## WORKING DATA
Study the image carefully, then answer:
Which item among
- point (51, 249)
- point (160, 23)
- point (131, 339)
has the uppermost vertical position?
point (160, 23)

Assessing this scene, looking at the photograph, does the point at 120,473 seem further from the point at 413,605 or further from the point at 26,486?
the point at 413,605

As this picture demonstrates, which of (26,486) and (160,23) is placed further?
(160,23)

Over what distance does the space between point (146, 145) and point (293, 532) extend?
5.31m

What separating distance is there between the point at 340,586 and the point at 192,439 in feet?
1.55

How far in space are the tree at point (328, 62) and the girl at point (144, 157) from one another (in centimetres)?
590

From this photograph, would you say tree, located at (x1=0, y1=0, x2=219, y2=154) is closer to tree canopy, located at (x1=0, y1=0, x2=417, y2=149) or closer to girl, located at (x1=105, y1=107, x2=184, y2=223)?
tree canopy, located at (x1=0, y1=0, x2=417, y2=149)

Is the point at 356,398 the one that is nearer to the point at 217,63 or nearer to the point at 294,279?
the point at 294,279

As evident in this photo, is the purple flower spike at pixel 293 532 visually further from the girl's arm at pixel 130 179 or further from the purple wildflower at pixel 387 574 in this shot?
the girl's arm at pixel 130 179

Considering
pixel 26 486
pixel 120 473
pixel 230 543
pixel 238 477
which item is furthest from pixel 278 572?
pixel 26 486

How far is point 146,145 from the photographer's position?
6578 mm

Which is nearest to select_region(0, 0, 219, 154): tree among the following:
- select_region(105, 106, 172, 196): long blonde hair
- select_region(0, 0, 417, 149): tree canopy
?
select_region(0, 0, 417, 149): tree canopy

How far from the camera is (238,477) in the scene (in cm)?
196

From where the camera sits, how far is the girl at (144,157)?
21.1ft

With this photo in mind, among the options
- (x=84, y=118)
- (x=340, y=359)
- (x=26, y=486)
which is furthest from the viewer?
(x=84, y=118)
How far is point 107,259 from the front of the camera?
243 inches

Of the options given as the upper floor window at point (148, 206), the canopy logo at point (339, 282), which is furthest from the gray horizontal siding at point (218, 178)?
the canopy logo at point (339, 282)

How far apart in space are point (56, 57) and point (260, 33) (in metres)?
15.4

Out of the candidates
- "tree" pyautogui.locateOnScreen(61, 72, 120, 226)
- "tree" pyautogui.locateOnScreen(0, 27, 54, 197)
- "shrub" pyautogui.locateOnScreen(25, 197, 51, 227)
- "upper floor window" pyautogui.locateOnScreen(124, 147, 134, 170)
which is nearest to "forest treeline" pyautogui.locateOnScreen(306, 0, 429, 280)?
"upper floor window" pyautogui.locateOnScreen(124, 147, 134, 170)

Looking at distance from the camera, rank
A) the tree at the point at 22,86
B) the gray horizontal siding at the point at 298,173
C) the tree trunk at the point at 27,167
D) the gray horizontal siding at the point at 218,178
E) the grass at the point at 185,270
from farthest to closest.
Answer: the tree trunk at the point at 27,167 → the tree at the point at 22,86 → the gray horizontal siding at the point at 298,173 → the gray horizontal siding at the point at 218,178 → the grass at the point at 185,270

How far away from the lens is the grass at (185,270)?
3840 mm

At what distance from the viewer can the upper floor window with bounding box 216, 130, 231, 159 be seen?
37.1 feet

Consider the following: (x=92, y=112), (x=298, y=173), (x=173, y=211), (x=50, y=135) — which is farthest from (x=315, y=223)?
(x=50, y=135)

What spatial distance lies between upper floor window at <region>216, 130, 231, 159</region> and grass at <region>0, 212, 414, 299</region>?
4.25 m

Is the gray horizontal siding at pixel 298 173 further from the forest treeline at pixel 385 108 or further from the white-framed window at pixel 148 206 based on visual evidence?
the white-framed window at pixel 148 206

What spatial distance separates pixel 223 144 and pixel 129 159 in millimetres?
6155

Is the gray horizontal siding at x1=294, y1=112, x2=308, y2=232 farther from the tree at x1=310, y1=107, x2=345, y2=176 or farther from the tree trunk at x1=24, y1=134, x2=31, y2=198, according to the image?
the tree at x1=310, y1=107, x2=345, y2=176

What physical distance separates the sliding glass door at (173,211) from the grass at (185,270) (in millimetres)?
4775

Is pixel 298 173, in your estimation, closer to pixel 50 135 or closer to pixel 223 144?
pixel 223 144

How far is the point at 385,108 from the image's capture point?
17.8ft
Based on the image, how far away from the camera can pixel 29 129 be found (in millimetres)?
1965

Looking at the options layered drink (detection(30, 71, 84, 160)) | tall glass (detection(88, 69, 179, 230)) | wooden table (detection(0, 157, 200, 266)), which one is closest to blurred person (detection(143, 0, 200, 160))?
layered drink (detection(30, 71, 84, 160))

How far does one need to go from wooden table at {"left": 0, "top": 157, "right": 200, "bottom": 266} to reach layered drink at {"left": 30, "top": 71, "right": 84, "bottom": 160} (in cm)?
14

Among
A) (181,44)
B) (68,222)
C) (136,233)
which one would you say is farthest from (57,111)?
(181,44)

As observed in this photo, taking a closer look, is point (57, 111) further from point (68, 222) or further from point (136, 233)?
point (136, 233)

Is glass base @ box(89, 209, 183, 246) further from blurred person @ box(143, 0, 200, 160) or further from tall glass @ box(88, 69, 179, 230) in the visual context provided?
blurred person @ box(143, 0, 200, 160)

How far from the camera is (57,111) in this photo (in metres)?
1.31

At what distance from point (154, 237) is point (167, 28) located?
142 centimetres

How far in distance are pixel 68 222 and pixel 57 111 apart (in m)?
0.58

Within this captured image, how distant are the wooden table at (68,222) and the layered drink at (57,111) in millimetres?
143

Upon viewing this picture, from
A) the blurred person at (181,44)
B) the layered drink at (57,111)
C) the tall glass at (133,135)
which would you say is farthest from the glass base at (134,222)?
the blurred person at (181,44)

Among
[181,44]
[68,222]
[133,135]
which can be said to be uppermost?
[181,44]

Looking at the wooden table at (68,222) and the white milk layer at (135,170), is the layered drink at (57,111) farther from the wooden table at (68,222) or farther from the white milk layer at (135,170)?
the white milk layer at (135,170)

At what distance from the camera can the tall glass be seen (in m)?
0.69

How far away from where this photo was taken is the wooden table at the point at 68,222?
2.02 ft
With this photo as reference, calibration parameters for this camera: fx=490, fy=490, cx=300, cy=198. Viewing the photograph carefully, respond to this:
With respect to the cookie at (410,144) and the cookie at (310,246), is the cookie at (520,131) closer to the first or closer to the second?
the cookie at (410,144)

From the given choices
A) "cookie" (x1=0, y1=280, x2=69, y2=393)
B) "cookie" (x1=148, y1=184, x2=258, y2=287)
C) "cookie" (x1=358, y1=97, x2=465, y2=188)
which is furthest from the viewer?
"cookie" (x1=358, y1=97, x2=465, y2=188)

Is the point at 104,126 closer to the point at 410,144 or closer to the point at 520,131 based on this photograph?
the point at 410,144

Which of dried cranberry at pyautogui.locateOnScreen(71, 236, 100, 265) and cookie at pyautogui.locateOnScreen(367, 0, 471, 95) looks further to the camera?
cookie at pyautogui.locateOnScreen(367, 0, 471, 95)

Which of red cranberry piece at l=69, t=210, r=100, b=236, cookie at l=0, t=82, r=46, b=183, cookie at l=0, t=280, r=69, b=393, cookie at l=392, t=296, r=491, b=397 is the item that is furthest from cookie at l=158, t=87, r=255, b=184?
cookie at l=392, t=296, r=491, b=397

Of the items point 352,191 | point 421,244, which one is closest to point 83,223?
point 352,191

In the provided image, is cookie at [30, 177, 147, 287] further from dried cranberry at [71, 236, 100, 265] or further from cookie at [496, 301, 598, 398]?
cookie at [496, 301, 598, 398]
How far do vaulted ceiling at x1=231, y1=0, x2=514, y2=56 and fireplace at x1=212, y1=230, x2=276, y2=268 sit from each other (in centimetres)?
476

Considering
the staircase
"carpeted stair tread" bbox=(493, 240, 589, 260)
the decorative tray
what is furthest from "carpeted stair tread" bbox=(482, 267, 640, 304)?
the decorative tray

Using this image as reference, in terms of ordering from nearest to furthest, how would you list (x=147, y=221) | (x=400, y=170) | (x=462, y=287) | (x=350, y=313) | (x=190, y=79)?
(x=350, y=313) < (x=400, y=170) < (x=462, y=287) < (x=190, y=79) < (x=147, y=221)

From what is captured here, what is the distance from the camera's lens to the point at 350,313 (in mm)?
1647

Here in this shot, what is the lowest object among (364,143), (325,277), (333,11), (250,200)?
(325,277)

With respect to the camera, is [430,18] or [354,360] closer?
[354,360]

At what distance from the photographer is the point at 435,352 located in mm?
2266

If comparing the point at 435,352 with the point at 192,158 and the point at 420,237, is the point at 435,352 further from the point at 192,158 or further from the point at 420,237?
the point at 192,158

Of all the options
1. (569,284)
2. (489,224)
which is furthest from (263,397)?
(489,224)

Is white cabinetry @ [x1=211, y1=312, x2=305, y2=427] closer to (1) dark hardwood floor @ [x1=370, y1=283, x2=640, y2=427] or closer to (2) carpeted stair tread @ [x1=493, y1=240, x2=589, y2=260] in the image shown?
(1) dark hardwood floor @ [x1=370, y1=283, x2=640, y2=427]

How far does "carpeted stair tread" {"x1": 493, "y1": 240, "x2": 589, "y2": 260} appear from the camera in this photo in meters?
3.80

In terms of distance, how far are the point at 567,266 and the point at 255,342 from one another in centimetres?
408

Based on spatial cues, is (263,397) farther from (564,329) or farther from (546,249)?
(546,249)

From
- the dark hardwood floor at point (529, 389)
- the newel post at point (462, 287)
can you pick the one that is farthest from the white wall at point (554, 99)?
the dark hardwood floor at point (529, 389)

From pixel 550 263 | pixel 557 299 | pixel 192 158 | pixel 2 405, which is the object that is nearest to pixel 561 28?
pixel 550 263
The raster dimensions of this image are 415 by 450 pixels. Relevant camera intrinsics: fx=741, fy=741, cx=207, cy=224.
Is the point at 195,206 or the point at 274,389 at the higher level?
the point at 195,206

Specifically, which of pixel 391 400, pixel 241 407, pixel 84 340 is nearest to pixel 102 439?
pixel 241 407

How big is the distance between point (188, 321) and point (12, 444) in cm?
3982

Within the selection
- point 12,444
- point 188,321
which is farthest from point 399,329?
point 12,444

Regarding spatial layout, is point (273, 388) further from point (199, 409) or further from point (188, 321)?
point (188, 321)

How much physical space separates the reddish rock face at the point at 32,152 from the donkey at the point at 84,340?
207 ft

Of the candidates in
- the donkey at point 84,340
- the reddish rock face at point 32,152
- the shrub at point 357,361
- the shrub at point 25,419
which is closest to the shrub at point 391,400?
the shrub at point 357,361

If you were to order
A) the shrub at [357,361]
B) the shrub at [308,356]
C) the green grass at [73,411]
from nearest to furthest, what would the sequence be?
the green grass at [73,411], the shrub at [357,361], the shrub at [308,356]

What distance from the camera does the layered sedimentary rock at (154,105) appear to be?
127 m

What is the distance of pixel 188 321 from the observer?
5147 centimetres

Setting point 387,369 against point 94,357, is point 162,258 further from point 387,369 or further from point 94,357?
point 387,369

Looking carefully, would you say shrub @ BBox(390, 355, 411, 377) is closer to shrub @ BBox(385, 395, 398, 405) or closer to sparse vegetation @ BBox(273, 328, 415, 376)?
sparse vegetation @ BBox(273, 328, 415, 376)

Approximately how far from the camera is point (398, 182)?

## WRITTEN INSTRUCTION
Copy the rows above word for word, from the line with "Looking carefully, would" up to and including the final line of the rows.

## TASK SOLUTION
Looking carefully, would you say shrub @ BBox(390, 355, 411, 377) is closer to shrub @ BBox(385, 395, 398, 405) or closer to sparse vegetation @ BBox(273, 328, 415, 376)?
sparse vegetation @ BBox(273, 328, 415, 376)

Approximately how far from the camera is point (398, 182)?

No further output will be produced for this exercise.